I am one of those people, employed by a university English department, who still believe language is not the Betrayer, that, though not perfect, it is still by far the best way we have of communicating with each other. So I asked him what he called what he did. “Gosh, performance art, shock art, hit-and-run art.” I thought to call it Rubber Neck Art: like looking at a car crash — we may not want to, but we must. I remembered the performance artist who covered her body with slices of bologna — a euphemism for her talent? Most performance art I’ve seen over the years struck me as banal and pretentious, and usually with a PC point as subtle as a sharp stick in the eyeball. It always whiffed of narcissism, an excuse to climb onstage, preferably alone. It always seemed to me to lack discipline, a true passion to make something. Why study dance or singing or even writing when you can jump on a stage, act self-indulgently, and call it art?

But there was something very different about JB and his motives. Namely, he doesn’t seem to have any, at least not consciously. After blowing up, he doesn’t hang around waiting for applause. And, as you will see, there is nothing self-flattering about any of the other feats he performs. He is aware of the extreme commercial limitations in what he does. Indeed, he is much more at risk of being fined than of getting paid for his work. “I do it [remember, he is referring to not only exploding but also other feats as yet unspecified] for the reaction; that’s what I kind of get off on.”

He loved horror movies as a child and dressed up as characters to scare the other kids, unconfined by Halloween. He became obsessed with Houdini and read voraciously about him.

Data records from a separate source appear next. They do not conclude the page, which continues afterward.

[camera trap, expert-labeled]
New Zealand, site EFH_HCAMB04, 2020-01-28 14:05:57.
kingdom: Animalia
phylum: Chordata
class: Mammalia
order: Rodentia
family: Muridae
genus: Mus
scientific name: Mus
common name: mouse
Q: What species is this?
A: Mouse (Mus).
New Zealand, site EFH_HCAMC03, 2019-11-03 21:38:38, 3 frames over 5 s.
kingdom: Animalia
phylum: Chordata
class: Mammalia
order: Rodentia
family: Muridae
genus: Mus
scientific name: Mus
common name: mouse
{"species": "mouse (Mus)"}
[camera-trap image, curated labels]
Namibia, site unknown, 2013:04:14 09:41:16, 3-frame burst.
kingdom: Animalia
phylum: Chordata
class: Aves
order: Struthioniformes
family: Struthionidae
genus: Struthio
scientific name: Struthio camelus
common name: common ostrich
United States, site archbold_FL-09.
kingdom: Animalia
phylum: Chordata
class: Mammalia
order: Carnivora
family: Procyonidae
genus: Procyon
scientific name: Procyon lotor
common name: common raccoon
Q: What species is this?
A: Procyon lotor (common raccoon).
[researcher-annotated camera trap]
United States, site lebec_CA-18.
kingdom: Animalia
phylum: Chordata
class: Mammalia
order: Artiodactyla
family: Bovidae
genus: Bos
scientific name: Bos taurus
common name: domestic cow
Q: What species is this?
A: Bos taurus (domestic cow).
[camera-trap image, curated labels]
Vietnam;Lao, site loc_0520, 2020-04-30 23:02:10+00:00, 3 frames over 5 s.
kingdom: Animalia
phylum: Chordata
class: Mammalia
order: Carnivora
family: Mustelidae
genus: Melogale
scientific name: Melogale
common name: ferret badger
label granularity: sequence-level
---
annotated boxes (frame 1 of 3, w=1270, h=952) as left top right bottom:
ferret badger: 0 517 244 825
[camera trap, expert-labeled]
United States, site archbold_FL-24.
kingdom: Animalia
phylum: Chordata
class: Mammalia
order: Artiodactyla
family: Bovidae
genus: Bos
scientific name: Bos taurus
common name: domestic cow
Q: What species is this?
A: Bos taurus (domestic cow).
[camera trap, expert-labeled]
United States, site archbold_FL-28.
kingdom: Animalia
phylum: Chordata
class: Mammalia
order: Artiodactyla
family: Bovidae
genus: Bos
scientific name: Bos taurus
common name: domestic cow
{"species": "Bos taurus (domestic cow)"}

One thing he never forgot about Houdini: much of his early career was spent hanging around with freaks and other sideshow people. JB knows the movie Freaks almost frame by frame. He taught himself many escape acts. He loved magic and was good at sleight of hand but “always too fast.”

Lest you’re wondering about his childhood: pretty normal. His parents were divorced when he was a young teenager, but he’s close to both of them and a brother, and he visits his grammy regularly. He had a monkey for 27 years, recently deceased, whom he mourns. The monkey was fed LSD by previous owners and therefore was a little jumpy. She (her name was Onion) had a lifelong fear of brooms and gloves. One can only shudder thinking of what those heinous hippies did to bum out the poor monkey in such a way. JB had some bad-boy years and his share of run-ins with booze and drugs, but he’s been clean and sober for some time now and in a stable relationship.